Position of Mr. Maddock

[11]         Mr. Maddock made submissions in support of his representation of the appellant. He referred to s. 57(2) of the Offence Act, R.S.B.C. 1996, c. 338 and likened it to s. 800(2) of the Criminal Code of Canada. Those sections read as follows:

57(2)    A defendant may appear personally or by counsel or agent, but the justice may require the defendant to appear personally, and may, if the justice thinks fit, issue a warrant, in Form 5, for the arrest of the defendant and adjourn the trial to await his or her appearance under the warrant.

800(2)  A defendant may appear personally or by counsel or agent, but the summary conviction court may require the defendant to appear personally and may, if it thinks fit, issue a warrant in Form 7 for the arrest of the defendant and adjourn the trial to await his appearance pursuant thereto.

[12]         It was Mr. Maddock's submission that those sections do not limit the ambit of representation of a person facing a summary conviction offence. The only limitation is imposed by s. 802.1 of the Criminal Code which reads as follows:

802.1   Despite subsections 800(2) and 802(2), a defendant may not appear or examine or cross-examine witnesses by agent if he or she is liable, on summary conviction, to imprisonment for a term of more than six months, unless the defendant is a corporation or the agent is authorized to do so under a program approved by the lieutenant governor in council of the province.

[13]         Mr. Maddock further submitted that he was receiving no remuneration for his work on behalf of the appellant, only reimbursement of his expenses.

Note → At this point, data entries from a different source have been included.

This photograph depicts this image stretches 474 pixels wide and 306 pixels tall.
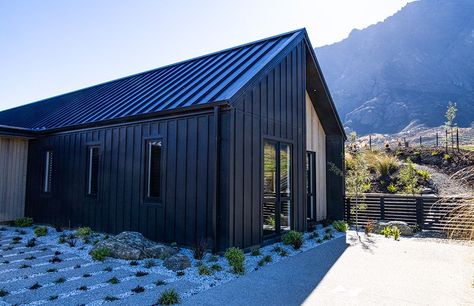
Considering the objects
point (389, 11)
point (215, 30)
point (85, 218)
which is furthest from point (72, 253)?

He submitted that the thrust of the cases referred to in Jones and relied on by Mr. Justice Brown reflect a concern with ensuring that an agent did not incompetently or unethically represent a person accused of a summary conviction offence. He submitted that his representation did not engage such concerns and accordingly there is no basis upon which to decline to grant him an audience.

[14]         Mr. Maddock further submitted on the basis of R. v. Romanowicz (1999), 138 C.C.C. 225 (Ont. C.A.), that the Court defined the term “agent" broadly for the purposes of s. 800 of the Criminal Code. In para. 24 of Romanowicz the Court held as follows:

[24]      The word "agent" is not defined in the Criminal Code. Its meaning is found in ordinary parlance and the dictionary -- in the most general terms, a "representative". The relevant provincial legislation does not limit the language of the Code (assuming it could) to unpaid agents. Thus the fact that the representative is a hireling is irrelevant to the accused's right to a representative of his or her choice to assist in the defence of a summary conviction proceeding.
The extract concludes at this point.